Davi Kopenawa Yanomami, portavoce del popolo Yanomami, ha spiegato al Washington Post che la creazione del ministero dei popoli indigeni è una «grande vittoria», ma saranno molte le sfide da affrontare: trovare «una struttura e dei finanziamenti», per esempio, «perché senza fondi non funzionerà. In futuro, dovrà essere molto forte e dovrà essere rappresentativo delle popolazioni indigene e difenderci davvero».

Secondo Gustavo S. Azenha, direttore esecutivo dell’Istituto di Studi Latinoamericani della Columbia University, intervistato dal quotidiano statunitense, alcune «grandi questioni sistemiche» richiederanno più tempo per essere affrontate, come i casi di diritti fondiari degli indigeni, che possono «trascinarsi per anni e anni e anni» nei tribunali.

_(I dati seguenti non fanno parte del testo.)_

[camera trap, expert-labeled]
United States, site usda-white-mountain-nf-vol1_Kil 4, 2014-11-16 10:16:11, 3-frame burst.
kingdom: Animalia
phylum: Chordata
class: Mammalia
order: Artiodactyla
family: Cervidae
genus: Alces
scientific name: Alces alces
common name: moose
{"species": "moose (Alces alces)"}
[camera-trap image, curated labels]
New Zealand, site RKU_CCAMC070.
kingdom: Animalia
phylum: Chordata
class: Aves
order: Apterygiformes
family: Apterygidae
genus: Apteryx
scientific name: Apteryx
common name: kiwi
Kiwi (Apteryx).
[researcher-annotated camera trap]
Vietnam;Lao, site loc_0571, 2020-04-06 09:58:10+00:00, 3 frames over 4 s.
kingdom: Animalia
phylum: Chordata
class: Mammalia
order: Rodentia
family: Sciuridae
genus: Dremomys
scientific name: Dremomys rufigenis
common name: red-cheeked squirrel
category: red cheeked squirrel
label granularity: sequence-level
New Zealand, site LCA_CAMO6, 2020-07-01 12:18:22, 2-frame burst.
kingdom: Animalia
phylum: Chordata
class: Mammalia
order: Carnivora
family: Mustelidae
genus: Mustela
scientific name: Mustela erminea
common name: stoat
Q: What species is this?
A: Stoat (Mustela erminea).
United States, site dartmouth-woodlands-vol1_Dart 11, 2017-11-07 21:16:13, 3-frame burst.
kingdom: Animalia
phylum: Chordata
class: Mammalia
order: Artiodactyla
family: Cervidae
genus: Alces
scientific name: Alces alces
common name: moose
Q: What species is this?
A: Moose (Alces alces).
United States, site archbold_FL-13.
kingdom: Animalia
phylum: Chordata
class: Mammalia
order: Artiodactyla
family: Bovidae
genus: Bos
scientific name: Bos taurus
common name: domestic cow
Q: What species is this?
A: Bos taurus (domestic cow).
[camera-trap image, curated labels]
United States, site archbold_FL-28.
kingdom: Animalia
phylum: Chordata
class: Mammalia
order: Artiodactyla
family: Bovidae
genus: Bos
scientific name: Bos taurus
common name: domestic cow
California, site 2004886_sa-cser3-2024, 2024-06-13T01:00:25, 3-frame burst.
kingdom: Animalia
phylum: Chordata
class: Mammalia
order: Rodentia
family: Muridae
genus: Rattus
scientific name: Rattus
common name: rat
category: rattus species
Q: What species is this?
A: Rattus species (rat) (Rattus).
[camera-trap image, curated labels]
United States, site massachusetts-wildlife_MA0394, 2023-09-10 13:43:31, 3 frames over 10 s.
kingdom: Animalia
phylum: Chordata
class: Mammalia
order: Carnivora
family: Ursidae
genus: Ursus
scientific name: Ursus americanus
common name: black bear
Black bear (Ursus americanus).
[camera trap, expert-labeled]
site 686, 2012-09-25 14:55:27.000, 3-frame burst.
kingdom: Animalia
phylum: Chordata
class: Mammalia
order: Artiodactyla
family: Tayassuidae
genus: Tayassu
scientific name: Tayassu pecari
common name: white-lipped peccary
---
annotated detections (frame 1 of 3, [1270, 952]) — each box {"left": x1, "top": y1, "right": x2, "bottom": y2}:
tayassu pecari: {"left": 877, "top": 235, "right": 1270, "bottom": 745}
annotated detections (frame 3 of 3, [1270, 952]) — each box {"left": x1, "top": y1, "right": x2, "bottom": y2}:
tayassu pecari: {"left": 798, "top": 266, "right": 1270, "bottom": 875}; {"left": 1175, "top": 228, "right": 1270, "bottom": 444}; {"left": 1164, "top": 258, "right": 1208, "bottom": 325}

Si tratta, comunque, di una «mossa positiva e certamente il fatto che la posizione di ministro sia ricoperta da una donna indigena è un grande cambiamento rispetto al passato. La domanda è quanto sarà positivo in termini di impatto effettivo».

Perché non sarà facile riparare i danni causati da politiche dannose e secoli di oppressione.

Ma Guajajara riconosce la portata della sfida e sa che può affrontarla: la donna, classe 1974, ha spiegato al Wp che, da attivista, ha sempre avuto a che fare con questioni legate ai diritti del suo popolo, ma ora si trova in un posto in cui finalmente può prendere una decisione.

La sfida principale è l’emergenza sanitaria che sta affrontando il popolo Yanomami: nonostante esista da anni, negli ultimi mesi ha attirato maggiormente l’attenzione per via delle immagini dei bambini gravemente malnutriti che hanno sconvolto il Paese - secondo Survival International i bambini yanomami muoiono di malnutrizione a un ritmo di 191 volte superiore alla media nazionale - e anche perché le autorità hanno iniziato a evacuare gli Yanomami dai loro territori.

Riuscirà Guajajara a tenere alta l’attenzione globale sui diritti delle popolazioni indigene che abitano il Brasile?

Il suo Ministero, che si è insediato l’11 gennaio, è «nuovo e senza precedenti» e «si sta costruendo dalle fondamenta con molto impegno e cura», ha scritto su Twitter nei giorni scorsi mostrando il nuovo e coloratissimo logo del dipartimento.

«Mentre l’intera èquipe si sta strutturando, stiamo già operando nelle varie crisi che i popoli indigeni affrontano in Brasile da secoli!».